Task brief = Your answer must match, word for word, the lines from the one holding "Knatsch - Tasse - Weiß" through the final line below, with pictures excluded.

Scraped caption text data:
____________________

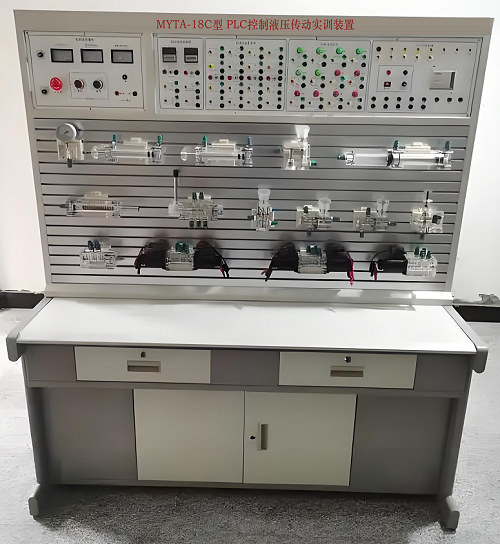 PLC控制液壓傳動實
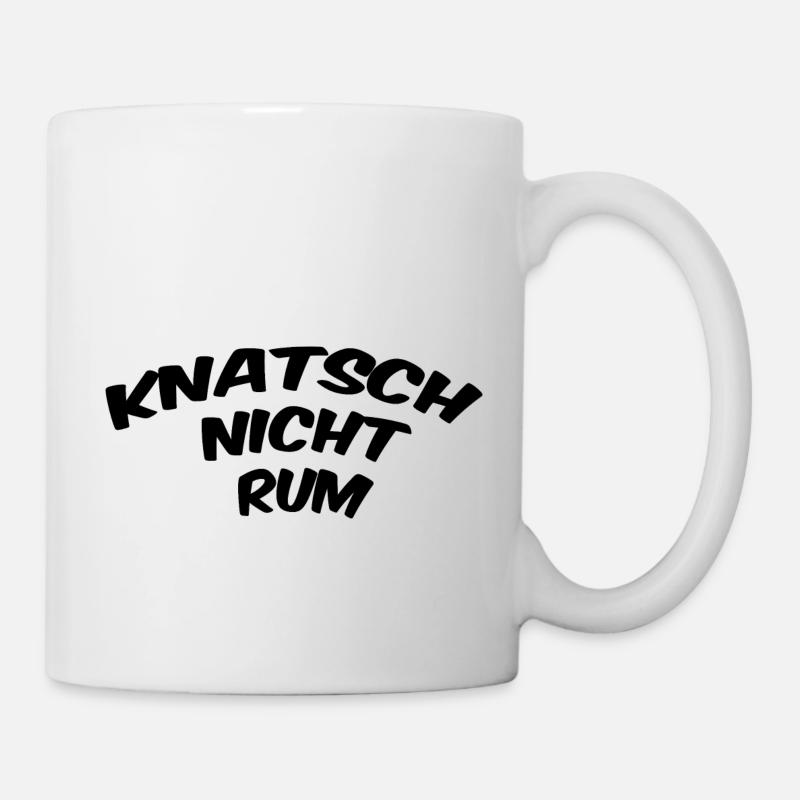 Knatsch - Tasse - Weiß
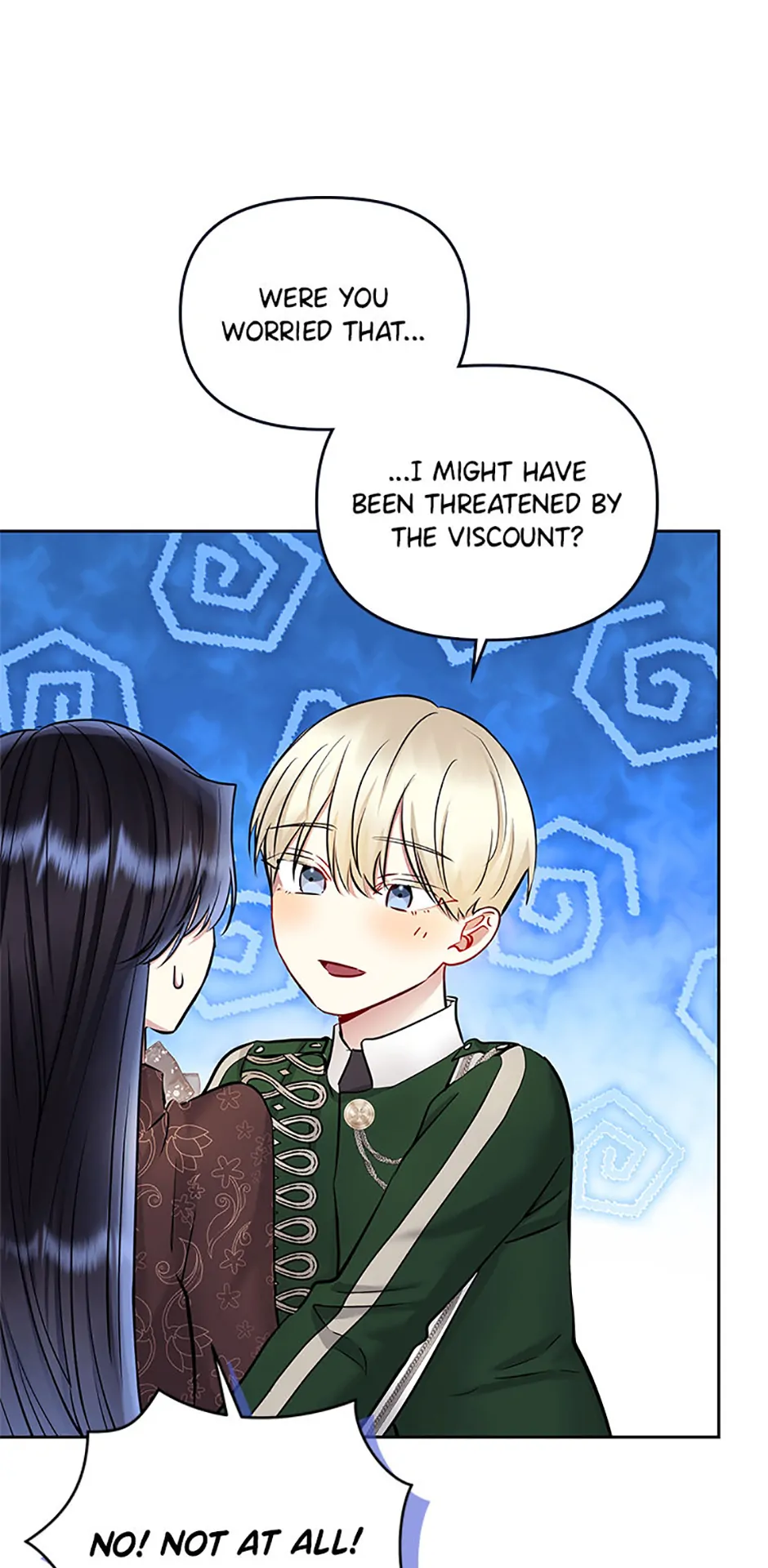 I’m A Villainess, But I Picked Up the Male Lead Chapter 64 - page 8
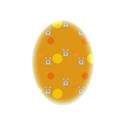 orange bunny egg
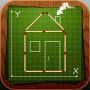 Matchsticks puzzle game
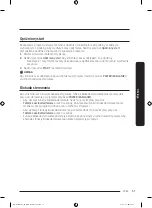 Предварительный просмотр 51 страницы Samsung DW50R4070BB User Manual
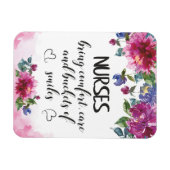 Verpleegkundigen Grafiek Afstuderen citaat Korte d Magneet (Horizontaal)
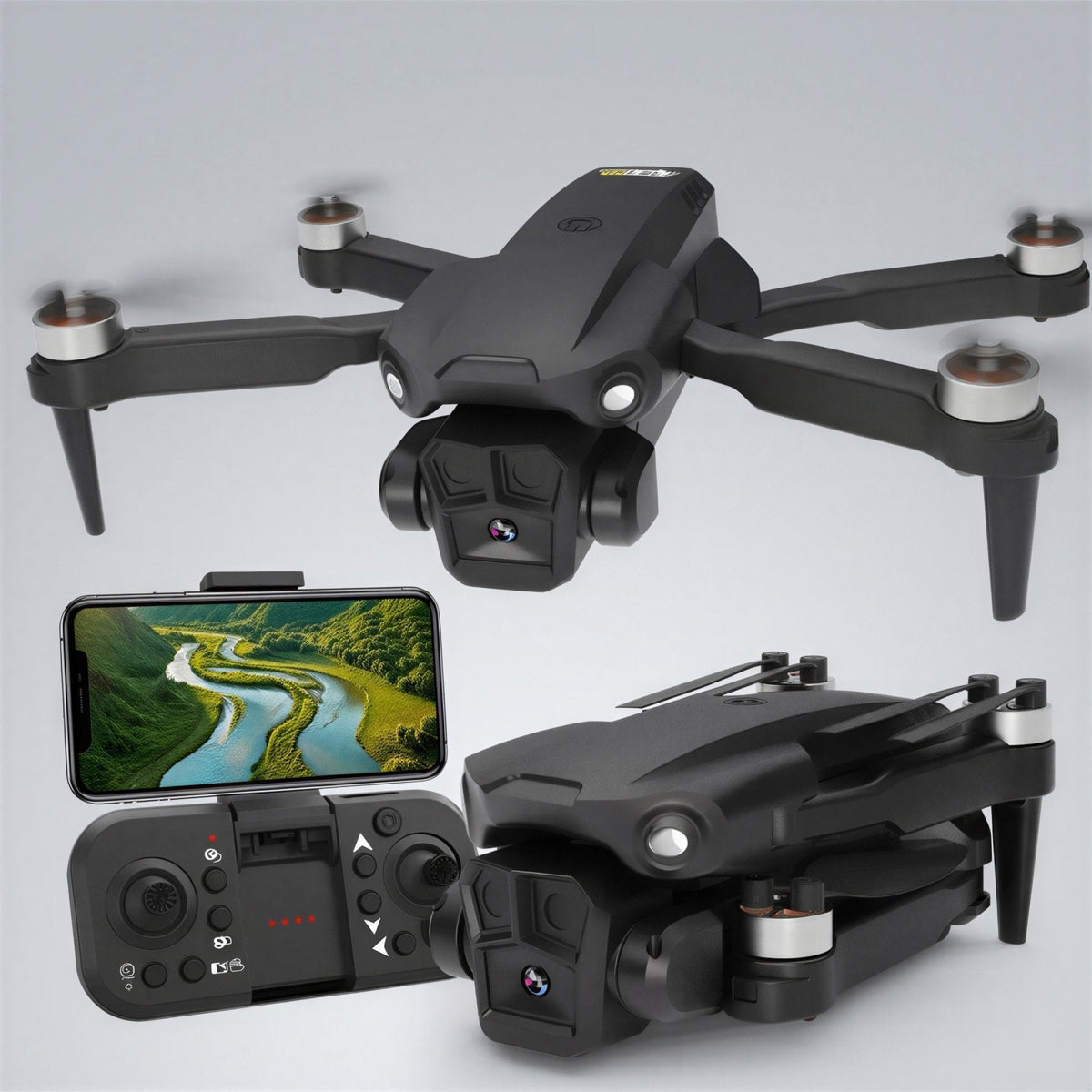 Drone vidéo Full HD – vue 1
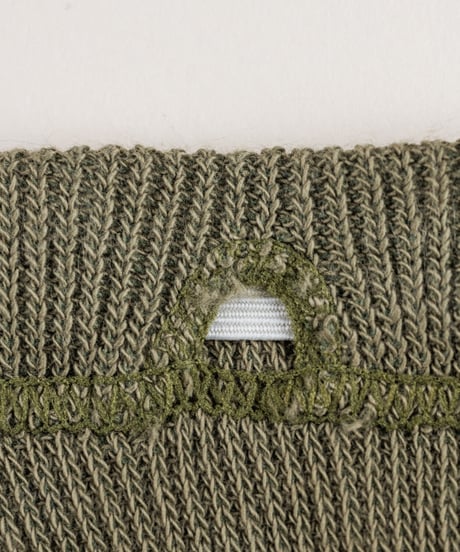 mile - tights with braces - herbal green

____________________

Written solution =
 Knatsch - Tasse - Weiß
 I’m A Villainess, But I Picked Up the Male Lead Chapter 64 - page 8
 orange bunny egg
 Matchsticks puzzle game
 Предварительный просмотр 51 страницы Samsung DW50R4070BB User Manual
 Verpleegkundigen Grafiek Afstuderen citaat Korte d Magneet (Horizontaal)
 Drone vidéo Full HD – vue 1
 mile - tights with braces - herbal green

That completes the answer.